Textauszug:
26. August 2007

Rätselhafte Anziehung im Innersten der Materie Rätselhafte Anziehung im Innersten der Materie

Bei einer internationalen Tagung an der Uni Bonn dreht sich alles um die Kraft, die unsere Welt zusammenhält

Die Physik der Elementarteilchen beginnt mit einer Lüge: Atome sind keinesfalls die Grundbausteine, aus denen sich die Welt zusammen setzt - anders als der altgriechische Begriff "átomos" = unteilbar nahe legt. Stattdessen bestehen sie ihrerseits aus Elektronen, Protonen und Neutronen, die wiederum aus so genannten Quarks zusammengesetzt sind. Um ebendiese Quarks und die Kräfte, die sie zusammenhalten, geht vom 5. bis 8. September es auf einer Tagung an der Universität Bonn: Mehr als 100 Physiker aus den USA, Russland, China und Europa diskutieren über die Regeln, denen diese nach heutigen Vorstellungen tatsächlich unteilbaren Teilchen unterliegen.

Angezeigte Daten:
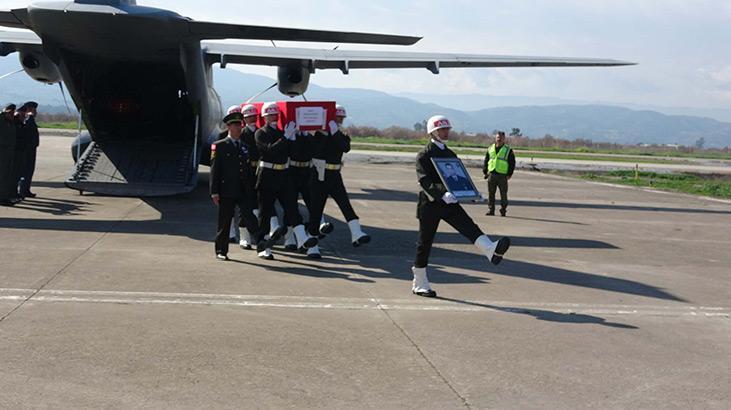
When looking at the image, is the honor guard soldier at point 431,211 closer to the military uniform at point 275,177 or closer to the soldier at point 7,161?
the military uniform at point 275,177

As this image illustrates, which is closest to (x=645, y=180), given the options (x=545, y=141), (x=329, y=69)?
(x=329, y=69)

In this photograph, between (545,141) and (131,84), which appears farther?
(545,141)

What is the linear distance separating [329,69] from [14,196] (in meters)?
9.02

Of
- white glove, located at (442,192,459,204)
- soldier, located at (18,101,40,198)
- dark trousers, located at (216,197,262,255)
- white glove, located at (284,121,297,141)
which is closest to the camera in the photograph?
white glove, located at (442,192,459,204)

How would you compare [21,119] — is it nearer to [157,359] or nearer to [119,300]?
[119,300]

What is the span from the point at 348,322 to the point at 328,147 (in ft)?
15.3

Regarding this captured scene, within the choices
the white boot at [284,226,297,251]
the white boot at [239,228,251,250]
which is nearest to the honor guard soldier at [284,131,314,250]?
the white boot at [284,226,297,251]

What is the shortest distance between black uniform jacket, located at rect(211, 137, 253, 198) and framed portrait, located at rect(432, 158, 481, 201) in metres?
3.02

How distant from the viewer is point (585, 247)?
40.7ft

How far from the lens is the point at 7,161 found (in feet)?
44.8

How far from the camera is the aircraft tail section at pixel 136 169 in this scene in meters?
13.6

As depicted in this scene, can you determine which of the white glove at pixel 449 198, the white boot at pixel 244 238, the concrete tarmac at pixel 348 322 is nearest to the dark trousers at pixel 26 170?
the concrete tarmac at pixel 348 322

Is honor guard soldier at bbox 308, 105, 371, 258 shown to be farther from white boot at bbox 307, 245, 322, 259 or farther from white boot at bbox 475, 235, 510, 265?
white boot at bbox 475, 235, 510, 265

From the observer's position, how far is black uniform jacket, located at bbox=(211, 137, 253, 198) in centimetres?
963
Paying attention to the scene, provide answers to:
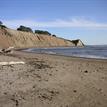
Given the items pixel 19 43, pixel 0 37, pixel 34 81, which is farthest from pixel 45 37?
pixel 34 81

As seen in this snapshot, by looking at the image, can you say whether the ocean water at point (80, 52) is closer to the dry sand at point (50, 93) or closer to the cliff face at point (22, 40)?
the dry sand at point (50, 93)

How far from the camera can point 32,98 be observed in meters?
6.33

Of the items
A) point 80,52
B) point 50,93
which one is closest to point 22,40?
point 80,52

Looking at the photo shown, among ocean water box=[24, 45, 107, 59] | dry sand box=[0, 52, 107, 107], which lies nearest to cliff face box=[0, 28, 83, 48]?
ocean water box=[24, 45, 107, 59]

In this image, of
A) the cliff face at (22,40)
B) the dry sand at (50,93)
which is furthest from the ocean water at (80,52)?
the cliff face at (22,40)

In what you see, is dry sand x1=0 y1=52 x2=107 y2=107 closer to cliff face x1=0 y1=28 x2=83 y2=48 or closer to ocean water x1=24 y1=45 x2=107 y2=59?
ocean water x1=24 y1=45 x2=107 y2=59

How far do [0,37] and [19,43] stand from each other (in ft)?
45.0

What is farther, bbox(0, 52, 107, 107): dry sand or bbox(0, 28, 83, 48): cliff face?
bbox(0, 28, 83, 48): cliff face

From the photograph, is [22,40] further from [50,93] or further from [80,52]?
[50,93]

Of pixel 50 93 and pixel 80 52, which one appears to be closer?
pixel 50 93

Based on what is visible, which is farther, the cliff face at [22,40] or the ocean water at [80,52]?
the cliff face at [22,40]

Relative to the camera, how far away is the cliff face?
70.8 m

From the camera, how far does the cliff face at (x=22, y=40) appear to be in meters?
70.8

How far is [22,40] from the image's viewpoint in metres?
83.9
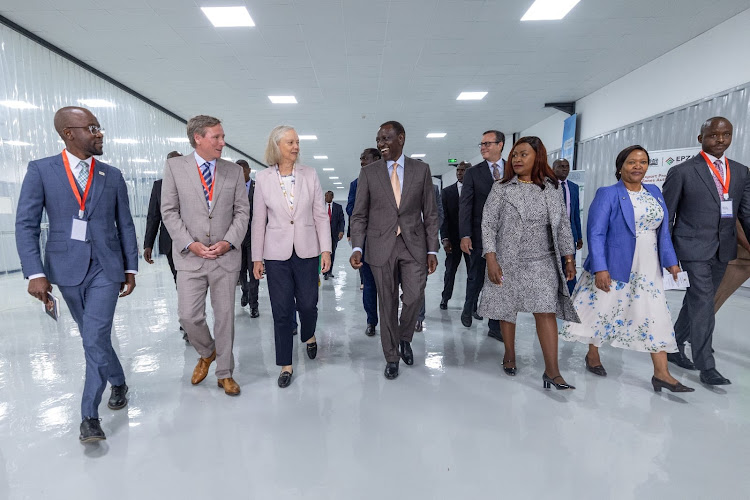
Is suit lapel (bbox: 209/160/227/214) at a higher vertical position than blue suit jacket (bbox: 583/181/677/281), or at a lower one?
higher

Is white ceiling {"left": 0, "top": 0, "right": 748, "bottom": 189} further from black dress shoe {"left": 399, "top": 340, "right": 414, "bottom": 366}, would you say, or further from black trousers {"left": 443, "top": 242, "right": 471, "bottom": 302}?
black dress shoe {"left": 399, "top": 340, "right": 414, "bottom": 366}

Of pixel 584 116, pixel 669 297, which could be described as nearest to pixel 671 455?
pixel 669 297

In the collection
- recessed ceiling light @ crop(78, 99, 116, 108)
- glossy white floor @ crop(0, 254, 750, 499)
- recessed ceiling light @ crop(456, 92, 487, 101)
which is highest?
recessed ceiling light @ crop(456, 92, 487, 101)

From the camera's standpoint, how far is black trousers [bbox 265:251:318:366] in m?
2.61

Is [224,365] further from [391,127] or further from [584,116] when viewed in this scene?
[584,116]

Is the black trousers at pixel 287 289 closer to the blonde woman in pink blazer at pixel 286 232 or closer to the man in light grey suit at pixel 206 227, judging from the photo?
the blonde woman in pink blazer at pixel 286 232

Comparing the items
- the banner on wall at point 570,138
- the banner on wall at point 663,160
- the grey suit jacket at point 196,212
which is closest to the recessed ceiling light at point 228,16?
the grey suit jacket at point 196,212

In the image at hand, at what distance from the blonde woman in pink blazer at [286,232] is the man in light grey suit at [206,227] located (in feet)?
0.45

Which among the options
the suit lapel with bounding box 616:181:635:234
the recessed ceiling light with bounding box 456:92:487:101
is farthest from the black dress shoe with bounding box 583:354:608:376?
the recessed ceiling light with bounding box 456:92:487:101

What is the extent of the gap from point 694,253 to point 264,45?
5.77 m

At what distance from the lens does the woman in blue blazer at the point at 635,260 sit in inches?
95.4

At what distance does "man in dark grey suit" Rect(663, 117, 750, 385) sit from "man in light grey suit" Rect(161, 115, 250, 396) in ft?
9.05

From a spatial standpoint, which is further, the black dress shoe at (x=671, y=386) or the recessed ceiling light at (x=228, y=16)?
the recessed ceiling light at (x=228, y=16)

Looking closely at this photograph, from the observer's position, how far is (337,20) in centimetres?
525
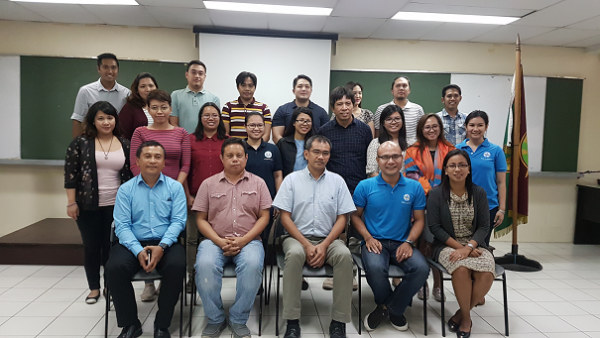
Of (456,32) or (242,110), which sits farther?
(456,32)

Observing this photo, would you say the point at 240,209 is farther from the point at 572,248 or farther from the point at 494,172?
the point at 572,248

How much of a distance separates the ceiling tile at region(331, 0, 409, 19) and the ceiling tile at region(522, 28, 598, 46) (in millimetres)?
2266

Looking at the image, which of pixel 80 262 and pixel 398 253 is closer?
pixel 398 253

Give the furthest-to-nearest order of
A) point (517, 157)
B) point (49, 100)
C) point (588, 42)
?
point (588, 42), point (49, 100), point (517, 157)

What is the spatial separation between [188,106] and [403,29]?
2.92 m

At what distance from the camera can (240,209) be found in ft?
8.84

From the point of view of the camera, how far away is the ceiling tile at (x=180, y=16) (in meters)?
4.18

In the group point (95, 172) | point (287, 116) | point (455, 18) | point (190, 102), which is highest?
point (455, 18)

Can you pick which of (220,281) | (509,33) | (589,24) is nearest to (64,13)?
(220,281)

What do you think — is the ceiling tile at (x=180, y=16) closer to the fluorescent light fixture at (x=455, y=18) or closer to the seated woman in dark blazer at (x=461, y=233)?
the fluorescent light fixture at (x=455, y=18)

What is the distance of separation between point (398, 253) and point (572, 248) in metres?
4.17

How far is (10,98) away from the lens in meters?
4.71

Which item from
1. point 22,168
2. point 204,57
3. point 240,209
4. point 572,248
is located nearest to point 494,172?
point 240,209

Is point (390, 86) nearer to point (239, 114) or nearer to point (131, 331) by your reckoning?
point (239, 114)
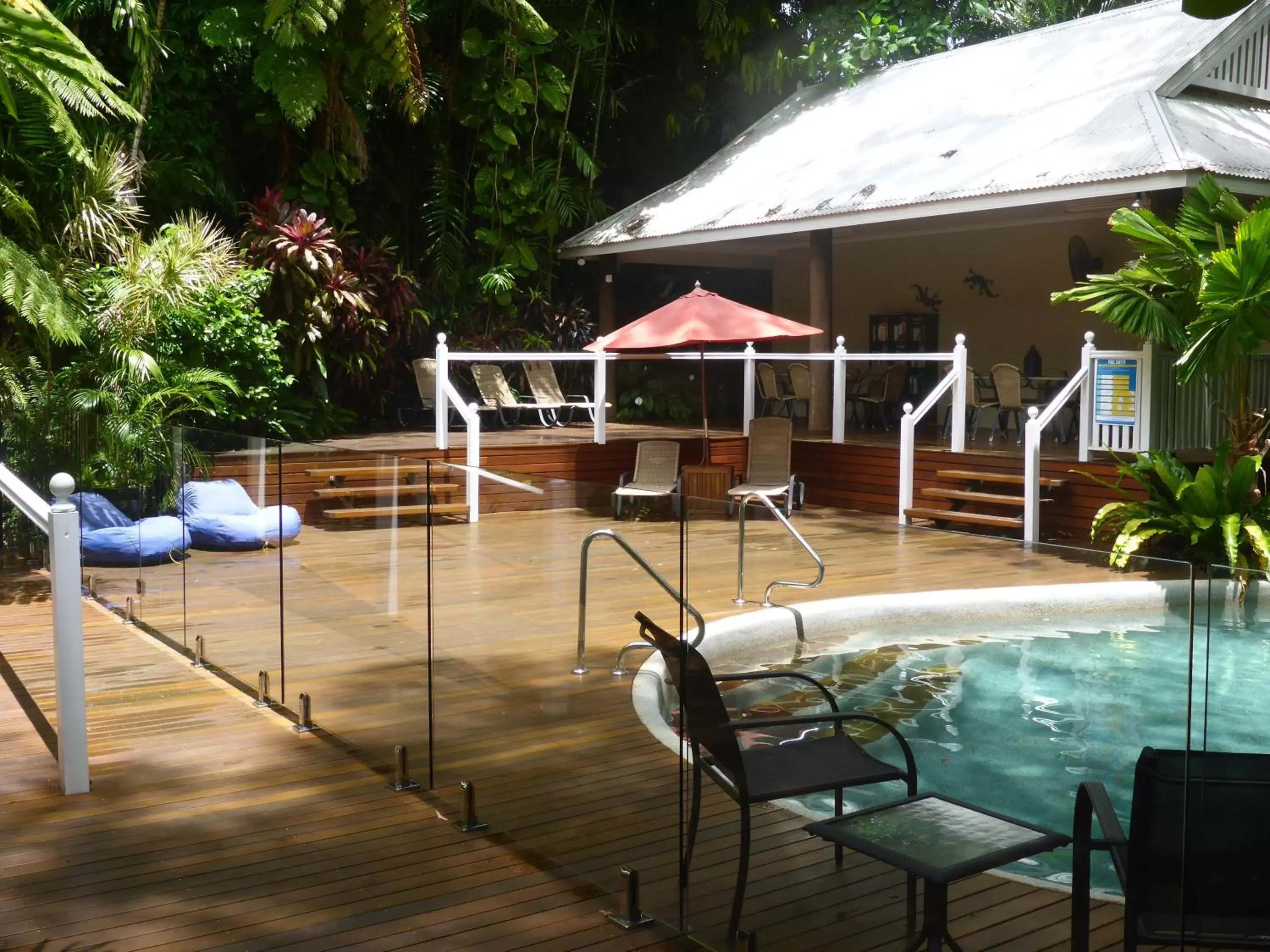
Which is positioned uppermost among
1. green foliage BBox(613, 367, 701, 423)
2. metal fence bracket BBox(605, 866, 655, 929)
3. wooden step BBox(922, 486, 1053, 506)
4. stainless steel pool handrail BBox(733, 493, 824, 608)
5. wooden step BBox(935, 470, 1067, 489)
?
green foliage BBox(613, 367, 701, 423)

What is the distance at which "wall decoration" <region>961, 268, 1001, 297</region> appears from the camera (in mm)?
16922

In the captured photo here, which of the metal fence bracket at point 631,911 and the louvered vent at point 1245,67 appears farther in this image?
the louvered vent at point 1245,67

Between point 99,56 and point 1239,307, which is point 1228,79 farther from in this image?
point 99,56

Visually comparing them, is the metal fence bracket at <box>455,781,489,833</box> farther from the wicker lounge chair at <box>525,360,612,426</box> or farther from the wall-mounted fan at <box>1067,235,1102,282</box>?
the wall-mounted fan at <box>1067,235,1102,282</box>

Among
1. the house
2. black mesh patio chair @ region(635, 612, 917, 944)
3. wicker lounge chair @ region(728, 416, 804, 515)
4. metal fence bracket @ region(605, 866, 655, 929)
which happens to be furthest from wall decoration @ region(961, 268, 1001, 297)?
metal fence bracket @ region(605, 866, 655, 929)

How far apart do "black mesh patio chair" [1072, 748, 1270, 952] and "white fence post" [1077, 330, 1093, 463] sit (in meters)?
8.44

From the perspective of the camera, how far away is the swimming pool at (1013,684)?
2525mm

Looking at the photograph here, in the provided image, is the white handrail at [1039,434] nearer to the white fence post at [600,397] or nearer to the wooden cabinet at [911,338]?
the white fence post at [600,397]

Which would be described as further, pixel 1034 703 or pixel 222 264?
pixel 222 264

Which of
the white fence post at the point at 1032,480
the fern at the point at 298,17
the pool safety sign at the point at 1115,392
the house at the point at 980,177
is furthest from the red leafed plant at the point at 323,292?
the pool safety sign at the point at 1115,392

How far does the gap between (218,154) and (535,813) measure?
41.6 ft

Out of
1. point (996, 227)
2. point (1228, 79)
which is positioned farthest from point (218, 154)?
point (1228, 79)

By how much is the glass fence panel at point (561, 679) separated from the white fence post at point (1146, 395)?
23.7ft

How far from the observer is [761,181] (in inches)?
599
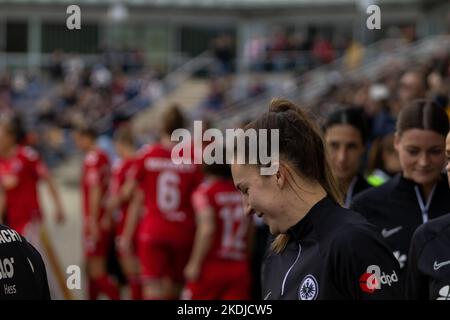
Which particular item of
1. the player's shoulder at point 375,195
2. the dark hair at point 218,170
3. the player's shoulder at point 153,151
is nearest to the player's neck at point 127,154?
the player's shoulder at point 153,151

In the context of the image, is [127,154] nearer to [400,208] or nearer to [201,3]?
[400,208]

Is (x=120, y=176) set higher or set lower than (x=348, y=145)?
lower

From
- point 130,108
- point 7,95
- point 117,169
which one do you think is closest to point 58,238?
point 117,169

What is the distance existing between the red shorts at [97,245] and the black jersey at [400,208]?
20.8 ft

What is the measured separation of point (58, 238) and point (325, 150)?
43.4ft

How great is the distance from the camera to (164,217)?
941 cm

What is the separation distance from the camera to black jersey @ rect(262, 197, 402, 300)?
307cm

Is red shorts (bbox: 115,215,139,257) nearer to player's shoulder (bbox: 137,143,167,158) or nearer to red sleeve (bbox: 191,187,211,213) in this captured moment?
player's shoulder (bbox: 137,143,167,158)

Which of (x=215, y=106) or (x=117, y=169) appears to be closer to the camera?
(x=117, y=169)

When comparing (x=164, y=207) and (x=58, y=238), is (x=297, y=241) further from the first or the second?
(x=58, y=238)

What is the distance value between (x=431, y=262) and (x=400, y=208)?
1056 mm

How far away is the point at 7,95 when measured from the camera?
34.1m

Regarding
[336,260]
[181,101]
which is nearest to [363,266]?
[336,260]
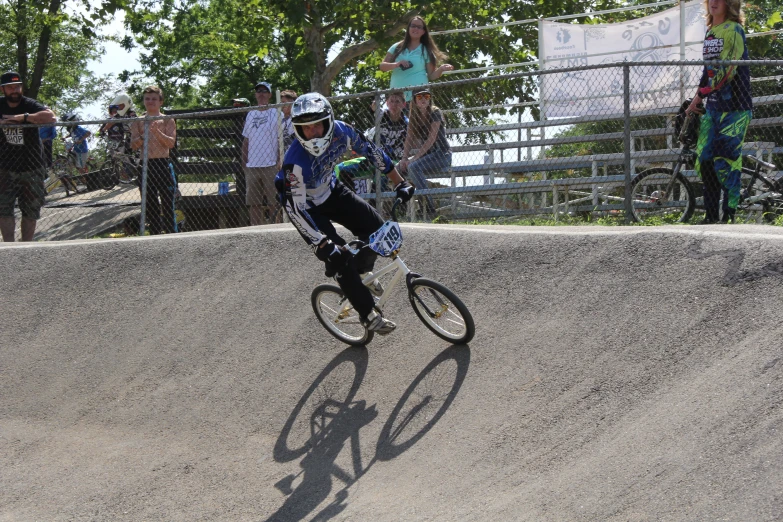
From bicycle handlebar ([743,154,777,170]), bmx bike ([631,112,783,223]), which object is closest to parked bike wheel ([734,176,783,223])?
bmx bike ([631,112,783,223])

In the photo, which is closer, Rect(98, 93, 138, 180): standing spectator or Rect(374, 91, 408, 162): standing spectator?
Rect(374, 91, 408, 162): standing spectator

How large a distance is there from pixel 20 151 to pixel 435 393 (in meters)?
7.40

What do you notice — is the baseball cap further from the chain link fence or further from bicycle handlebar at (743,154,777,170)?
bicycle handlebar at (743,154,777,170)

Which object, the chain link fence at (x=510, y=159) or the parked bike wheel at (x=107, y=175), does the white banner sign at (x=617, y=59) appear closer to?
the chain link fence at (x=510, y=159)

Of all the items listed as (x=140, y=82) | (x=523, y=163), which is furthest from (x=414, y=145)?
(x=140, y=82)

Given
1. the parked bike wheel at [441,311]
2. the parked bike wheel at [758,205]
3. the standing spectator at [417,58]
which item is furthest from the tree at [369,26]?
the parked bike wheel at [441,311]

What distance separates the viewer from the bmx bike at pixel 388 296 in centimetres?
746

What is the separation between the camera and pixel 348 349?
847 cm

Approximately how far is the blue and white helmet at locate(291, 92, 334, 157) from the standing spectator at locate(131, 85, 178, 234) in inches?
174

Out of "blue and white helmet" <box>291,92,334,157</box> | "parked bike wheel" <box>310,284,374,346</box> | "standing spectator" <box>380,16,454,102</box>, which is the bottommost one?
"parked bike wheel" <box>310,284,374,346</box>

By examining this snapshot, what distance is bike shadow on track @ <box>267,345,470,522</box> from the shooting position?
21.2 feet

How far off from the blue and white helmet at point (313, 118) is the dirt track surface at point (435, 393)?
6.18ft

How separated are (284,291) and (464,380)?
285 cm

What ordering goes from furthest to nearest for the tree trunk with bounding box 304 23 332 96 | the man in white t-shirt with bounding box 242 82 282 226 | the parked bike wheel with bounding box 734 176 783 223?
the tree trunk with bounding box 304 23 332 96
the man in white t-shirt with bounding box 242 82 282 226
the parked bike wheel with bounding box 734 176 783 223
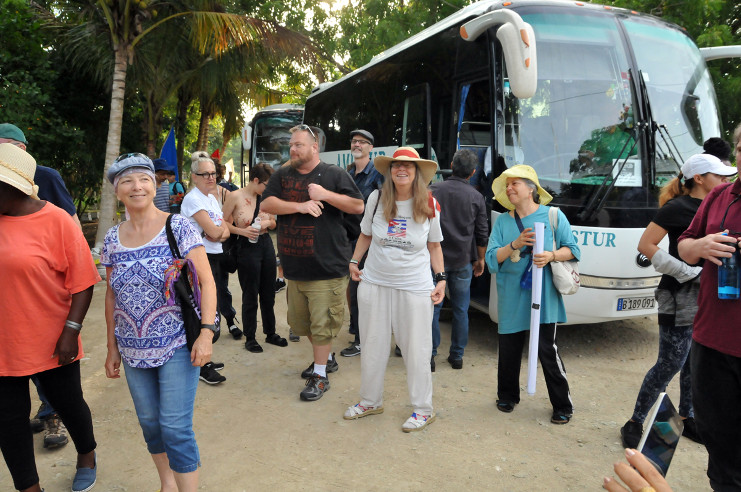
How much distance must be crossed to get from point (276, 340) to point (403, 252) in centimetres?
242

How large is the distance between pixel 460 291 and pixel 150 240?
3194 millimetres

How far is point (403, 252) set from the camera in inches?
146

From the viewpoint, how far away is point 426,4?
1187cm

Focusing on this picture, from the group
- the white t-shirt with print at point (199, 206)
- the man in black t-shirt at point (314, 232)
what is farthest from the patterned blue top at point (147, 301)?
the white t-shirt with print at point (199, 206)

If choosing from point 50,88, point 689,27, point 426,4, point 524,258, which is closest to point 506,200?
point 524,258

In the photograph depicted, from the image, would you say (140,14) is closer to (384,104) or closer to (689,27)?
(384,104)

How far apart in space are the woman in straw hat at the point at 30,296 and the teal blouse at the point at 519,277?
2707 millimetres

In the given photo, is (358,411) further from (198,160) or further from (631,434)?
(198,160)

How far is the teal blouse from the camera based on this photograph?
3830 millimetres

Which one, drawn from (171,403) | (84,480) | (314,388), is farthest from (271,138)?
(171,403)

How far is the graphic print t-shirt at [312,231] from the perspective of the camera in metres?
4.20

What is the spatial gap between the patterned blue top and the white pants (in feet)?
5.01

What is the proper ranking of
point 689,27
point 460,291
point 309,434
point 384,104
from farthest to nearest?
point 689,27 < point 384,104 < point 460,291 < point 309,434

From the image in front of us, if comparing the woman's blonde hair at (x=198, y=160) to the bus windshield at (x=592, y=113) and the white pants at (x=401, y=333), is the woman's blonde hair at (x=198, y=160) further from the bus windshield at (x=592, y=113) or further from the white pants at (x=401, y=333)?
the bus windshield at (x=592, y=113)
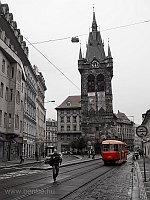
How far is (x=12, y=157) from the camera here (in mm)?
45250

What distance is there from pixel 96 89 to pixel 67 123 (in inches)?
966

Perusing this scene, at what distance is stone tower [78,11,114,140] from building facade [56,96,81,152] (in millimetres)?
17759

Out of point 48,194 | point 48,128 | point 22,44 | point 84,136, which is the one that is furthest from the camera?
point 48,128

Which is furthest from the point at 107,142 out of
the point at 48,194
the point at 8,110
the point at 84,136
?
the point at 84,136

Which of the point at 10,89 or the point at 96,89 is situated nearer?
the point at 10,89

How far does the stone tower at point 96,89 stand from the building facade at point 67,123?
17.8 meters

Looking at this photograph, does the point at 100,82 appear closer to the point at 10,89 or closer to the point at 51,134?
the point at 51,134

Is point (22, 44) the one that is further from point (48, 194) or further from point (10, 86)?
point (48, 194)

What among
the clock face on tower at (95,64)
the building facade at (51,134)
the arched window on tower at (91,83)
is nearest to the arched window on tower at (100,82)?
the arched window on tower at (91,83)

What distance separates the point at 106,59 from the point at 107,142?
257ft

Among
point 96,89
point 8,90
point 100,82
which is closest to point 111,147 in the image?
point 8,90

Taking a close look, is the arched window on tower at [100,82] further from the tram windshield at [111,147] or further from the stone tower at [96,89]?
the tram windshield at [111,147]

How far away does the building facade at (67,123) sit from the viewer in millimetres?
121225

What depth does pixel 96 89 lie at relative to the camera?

Anweisungen:
1. Woher kommen laut dem Artikel über die Bonner Physiktagung die Physiker, die an der Tagung teilnehmen?
2. Gib bitte aus dem Artikel über die Bonner Physiktagung den Teil zwischen "Rätselhafte Anziehung im Innersten der Materie Rätselhafte" und "unteilbaren Teilchen unterliegen.", beides eingeschlossen, wortgetreu wieder.

Die Antworten:
1. Aus den USA, Russland, China und Europa.

2.
Rätselhafte Anziehung im Innersten der Materie Rätselhafte Anziehung im Innersten der Materie

Bei einer internationalen Tagung an der Uni Bonn dreht sich alles um die Kraft, die unsere Welt zusammenhält

Die Physik der Elementarteilchen beginnt mit einer Lüge: Atome sind keinesfalls die Grundbausteine, aus denen sich die Welt zusammen setzt - anders als der altgriechische Begriff "átomos" = unteilbar nahe legt. Stattdessen bestehen sie ihrerseits aus Elektronen, Protonen und Neutronen, die wiederum aus so genannten Quarks zusammengesetzt sind. Um ebendiese Quarks und die Kräfte, die sie zusammenhalten, geht vom 5. bis 8. September es auf einer Tagung an der Universität Bonn: Mehr als 100 Physiker aus den USA, Russland, China und Europa diskutieren über die Regeln, denen diese nach heutigen Vorstellungen tatsächlich unteilbaren Teilchen unterliegen.